┌──
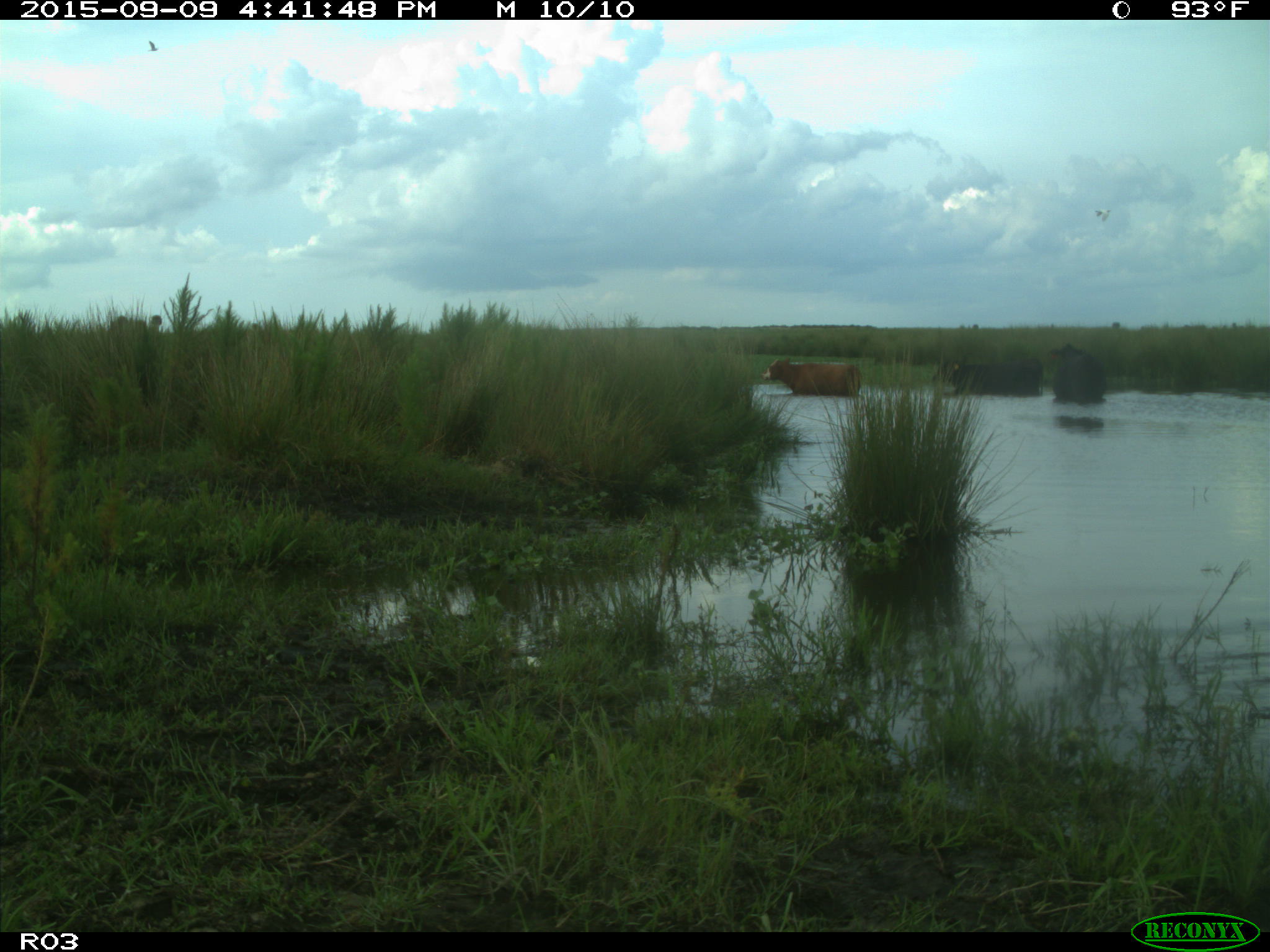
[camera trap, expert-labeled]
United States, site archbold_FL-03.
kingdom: Animalia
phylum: Chordata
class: Mammalia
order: Artiodactyla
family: Bovidae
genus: Bos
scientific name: Bos taurus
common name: domestic cow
└──
An exact copy of all entries is needed, with no pictures in it.

[camera trap, expert-labeled]
United States, site archbold_FL-03.
kingdom: Animalia
phylum: Chordata
class: Mammalia
order: Artiodactyla
family: Bovidae
genus: Bos
scientific name: Bos taurus
common name: domestic cow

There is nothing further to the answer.